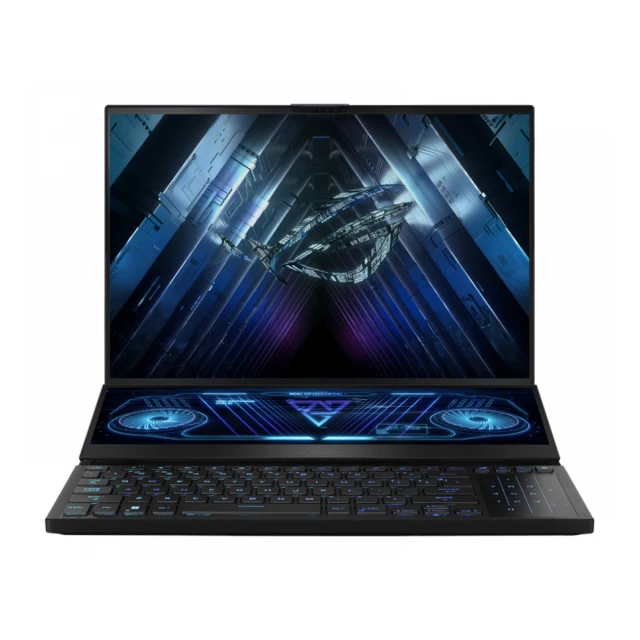 ASUS ROG Zephyrus Duo 16 GX650PZ-NM014X (16 inča QHD+, Ryzen 9 7945HX, 32GB, 1TB SSD, RTX 4080, Win11 PRO) laptop 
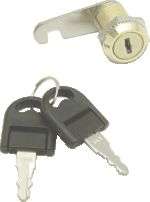 Mackie Lock Cam N/P 1Piece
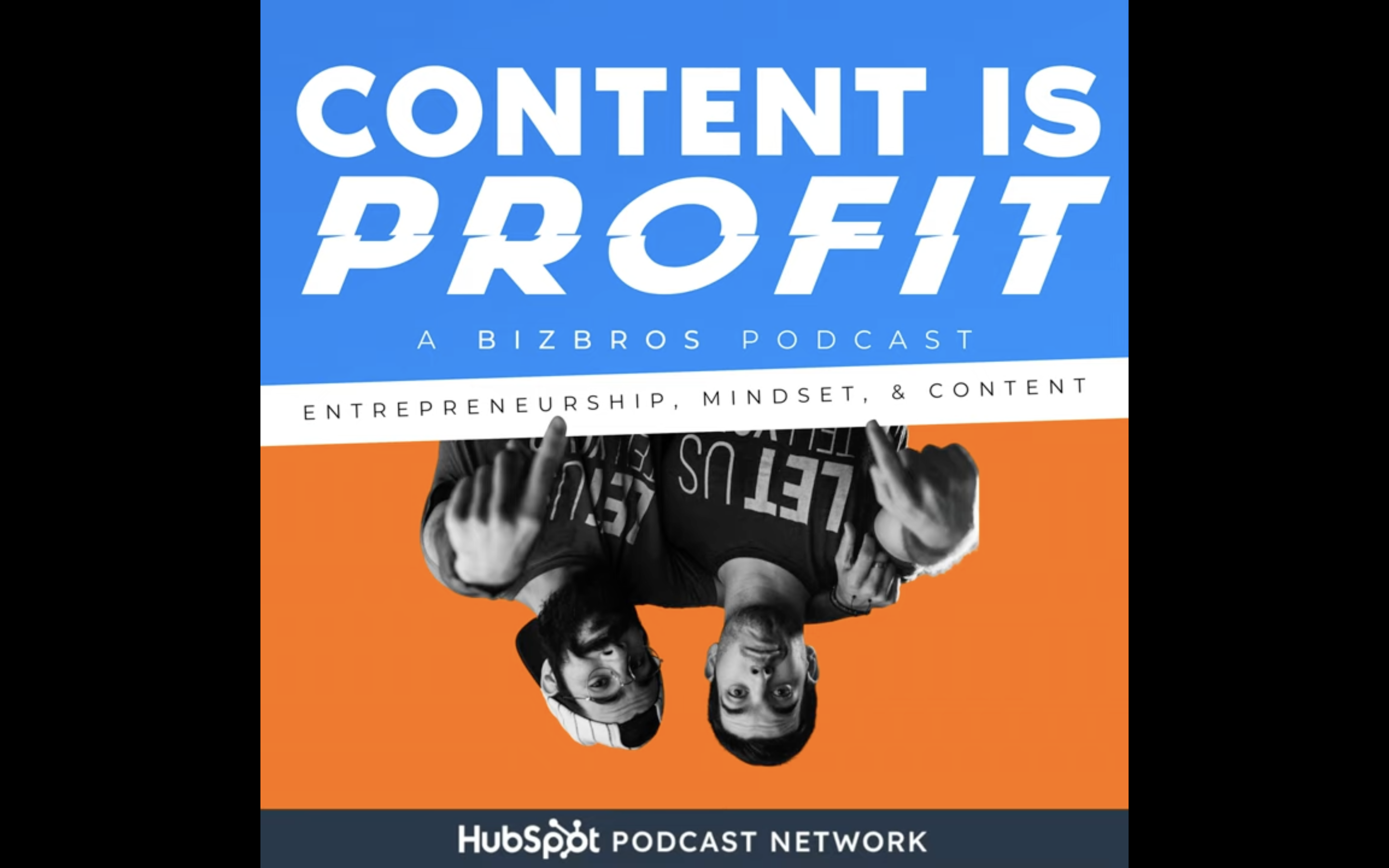 Fitz on Content is Profit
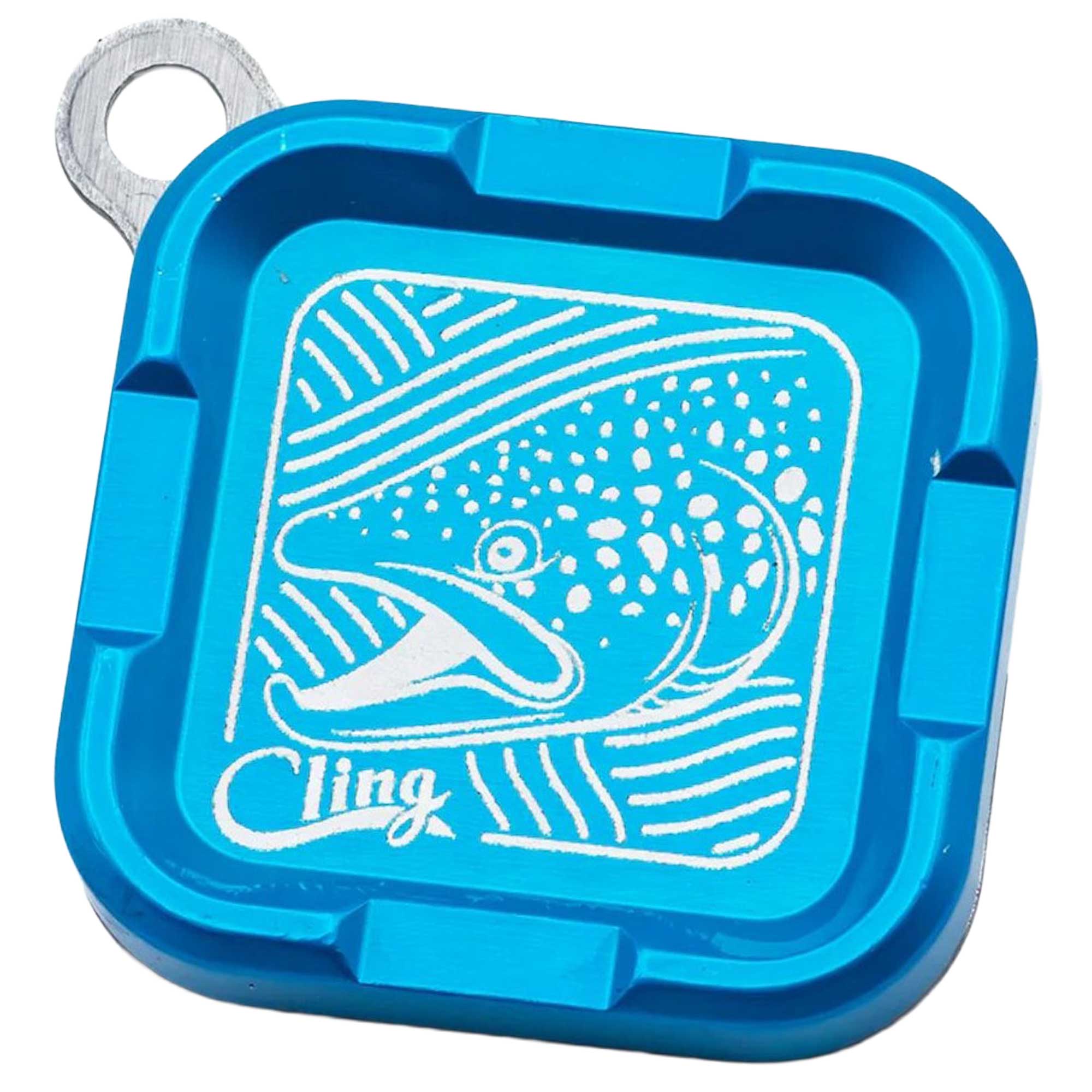 Cling Mag Grab Mini Brown Town Magnetischer Fliegenhalter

*Required action*
Produce a verbatim transcription of every line in the listing, images omitted.

*Result of the task*
 ASUS ROG Zephyrus Duo 16 GX650PZ-NM014X (16 inča QHD+, Ryzen 9 7945HX, 32GB, 1TB SSD, RTX 4080, Win11 PRO) laptop 
 Mackie Lock Cam N/P 1Piece
 Fitz on Content is Profit
 Cling Mag Grab Mini Brown Town Magnetischer Fliegenhalter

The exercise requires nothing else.